It's their way of garnering sympathy for their plight by acting like total religious nutjobs. Although that probably only works for their own deluded kind and those foreign self-hating lefties.
 
im inclined to believe that these weapons are not from WWII Nazi Germany but are Repos.

Since, as far as I know, no other country mass produced the StG44 for their military, the only reproductions would be on a small scale for collectors. I'd guess they are real.
 
Agreed , If germany had won the war it would be interesting to see if the world would be a better place today. It couldn't be much worse. I seen a commercial the other dat asking for donations for holcust victems . Man there can't be many there all in their 80s and 90s . What this was a genecide according to the propaganda. So there just cann't be that many unless it was lies . To establish a jewish state that had already been arranged between the Britts and De Rothschild befor wwI. I know giving the jews the holy city was a massive mistake that MAYBE leads to world destruction . Not long to find out time.
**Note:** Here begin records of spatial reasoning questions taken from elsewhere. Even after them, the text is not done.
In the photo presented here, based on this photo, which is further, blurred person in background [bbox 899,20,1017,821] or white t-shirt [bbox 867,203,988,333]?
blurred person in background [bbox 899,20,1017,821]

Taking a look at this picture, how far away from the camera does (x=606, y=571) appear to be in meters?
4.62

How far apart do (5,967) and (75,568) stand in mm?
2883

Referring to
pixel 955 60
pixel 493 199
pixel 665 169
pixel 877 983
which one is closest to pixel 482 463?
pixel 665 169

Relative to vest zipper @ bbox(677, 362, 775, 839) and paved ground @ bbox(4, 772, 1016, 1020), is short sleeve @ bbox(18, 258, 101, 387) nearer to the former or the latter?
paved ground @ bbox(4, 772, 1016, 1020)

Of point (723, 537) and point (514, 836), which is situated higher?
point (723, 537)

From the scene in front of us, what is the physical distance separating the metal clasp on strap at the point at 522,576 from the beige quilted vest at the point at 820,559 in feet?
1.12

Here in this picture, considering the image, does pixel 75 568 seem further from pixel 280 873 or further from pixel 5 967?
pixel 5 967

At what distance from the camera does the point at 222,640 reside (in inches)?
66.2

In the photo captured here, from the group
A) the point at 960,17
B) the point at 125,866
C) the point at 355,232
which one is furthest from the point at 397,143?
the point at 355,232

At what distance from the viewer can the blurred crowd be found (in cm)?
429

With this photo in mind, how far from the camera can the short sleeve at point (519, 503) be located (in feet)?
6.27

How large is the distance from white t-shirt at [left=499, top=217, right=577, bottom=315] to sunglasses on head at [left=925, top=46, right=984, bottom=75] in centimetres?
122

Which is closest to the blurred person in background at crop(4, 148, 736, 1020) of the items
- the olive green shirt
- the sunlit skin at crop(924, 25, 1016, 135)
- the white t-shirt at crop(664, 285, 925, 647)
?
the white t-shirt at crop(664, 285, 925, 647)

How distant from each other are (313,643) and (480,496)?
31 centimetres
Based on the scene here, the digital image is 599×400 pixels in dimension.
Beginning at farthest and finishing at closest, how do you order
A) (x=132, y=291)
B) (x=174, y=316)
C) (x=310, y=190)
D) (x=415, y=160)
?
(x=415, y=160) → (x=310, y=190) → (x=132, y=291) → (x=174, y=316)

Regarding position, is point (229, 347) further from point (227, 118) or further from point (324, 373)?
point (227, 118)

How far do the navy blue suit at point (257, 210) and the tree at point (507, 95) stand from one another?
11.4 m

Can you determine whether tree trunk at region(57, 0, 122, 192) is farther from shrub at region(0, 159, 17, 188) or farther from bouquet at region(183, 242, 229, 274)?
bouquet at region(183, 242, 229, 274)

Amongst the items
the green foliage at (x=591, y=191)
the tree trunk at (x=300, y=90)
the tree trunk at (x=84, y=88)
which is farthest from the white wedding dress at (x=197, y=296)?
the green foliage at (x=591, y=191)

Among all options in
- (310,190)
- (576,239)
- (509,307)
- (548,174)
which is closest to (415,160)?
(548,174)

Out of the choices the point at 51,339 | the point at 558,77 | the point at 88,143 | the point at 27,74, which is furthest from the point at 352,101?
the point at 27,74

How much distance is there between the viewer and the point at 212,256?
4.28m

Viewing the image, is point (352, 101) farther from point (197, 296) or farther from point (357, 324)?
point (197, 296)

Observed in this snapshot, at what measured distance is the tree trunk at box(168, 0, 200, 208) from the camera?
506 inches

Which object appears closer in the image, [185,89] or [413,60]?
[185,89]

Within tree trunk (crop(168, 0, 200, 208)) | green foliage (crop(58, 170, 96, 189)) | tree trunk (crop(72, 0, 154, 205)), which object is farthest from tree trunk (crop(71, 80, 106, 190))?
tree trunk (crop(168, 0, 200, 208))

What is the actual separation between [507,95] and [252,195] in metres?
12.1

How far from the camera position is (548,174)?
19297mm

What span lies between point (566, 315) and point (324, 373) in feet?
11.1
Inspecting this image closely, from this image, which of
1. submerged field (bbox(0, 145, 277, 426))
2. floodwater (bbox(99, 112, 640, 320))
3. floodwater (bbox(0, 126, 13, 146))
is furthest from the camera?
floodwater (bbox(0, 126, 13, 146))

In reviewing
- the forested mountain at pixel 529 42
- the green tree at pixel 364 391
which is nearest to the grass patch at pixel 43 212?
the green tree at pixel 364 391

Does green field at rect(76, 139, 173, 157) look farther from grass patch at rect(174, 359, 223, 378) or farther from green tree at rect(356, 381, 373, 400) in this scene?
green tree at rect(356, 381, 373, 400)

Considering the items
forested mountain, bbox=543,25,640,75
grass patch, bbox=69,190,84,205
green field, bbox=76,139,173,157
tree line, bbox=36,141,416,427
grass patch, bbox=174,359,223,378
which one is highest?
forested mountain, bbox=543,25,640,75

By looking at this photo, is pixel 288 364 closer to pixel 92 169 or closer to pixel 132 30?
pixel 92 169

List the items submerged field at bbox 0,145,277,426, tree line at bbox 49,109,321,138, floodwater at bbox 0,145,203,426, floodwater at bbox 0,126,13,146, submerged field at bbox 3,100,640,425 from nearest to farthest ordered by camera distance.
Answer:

Even though I don't agree with much of what he says, it is true that the holocaust victims are being victimized once again by some of the organizations who collect money in their name. I don't have the time to look it up right now (and it's a credible source - not some neo-Nazi source), but most of the money collected by those international Jewish organizations never go to the victims themselves, but are used more to grease the palms of politicians to further private interests. Much of the violence in the Middle East today is carried out in the name of the victims of the Holocaust, when Holocaust victims do not want to see any kind of revenge or violence carried out in their name. Also, these same organizations rarely bring light to the fact that it wasn't just the Jews who were gassed, but also many many many other minority groups and other "social deviants", such as homosexuals.
 
WWII was a manpower issue, not a gun issue. Germany stretched itself too thin with Barbarossa.

Nein, it was a natural resources and timing issue. Babs was delayed due to the British invasion of Greece, thus foiling timely capture of Stalingrad and Baku. Likewise, on t'other side o' the planet 'twas asymmetrical industrial output and access to oil which doomed Nippon. Again, in both cases the gambit was a quick succession of victories before the enemy could mobilize.


those probably arent genuine era stg44. most likely reproductions. back in the 80's when the afghans were fighting the russians, there was a huge homegrown gun industry that made weapons and ammo. they could and did reproduce all kinds of makes and models including ww2 era arms. pretty impressive given they had no cad/cam and only primitive milling and basic die stamping.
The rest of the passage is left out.